It is truly depressing to see how others treat beautiful animals . Rescue dogs really know how to appreciate their new lives , it is so rewarding to watch them blossom . Sarah


----------



## Morkie4 (Oct 13, 2006)

Those conditions are just not acceptable...............it is horrible. And it makes me ill to think there are sooooooooo many dogs living in these sort or conditions. Glad at last one has found a good home with you.........YAY TINK!!!


----------



## The A Team (Dec 1, 2005)

> Rescue dogs really know how to appreciate their new lives , it is so rewarding to watch them blossom . Sarah[/B]



Tink is the silliest little guy I know. He loves his "Lovin'" - but he looks so silly and awkward when he approaches me and asks for some....  Just knowing that he has no humor - makes him that much more funny. He did recently try to play with me for a few seconds, he raised his paw and tapped my hand for me to give him attention. :wub:
His toys are his very best friends, there's usually a toy sitting right beside him and the more excited he gets, the faster the squeaking gets - he makes me laugh every day! I love that silly little knucklehead. 

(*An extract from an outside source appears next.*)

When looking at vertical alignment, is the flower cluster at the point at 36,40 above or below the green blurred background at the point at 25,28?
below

One pressing issue though is that he's learned to love going on walks so much, that I need to calm him down. On the leash Mr. Tink turns into the madman terrier. Tug-of-war all the way down the street!!! :w00t: Or he jumps and grabs one of the other leashes and pulls Abbey or Arch back! He's even learned to dismiss the taste of Bitter Apple spray!! :smmadder: Guess it's better than being afraid to go out....


----------



## Princess D (May 16, 2007)

Maybe you could try one of the thin chain leashes (not the big heavy ones) so he doesn't want to bite it. Yuck that bitter apple spray always ends up in my mouth, I don't know how, but it does. :huh:


----------



## LitGal (May 15, 2007)

What horrid conditions Tink came from. It's disturbing to think anyone could treat dogs that way.
Thank goodness he now has a warm loving home.


----------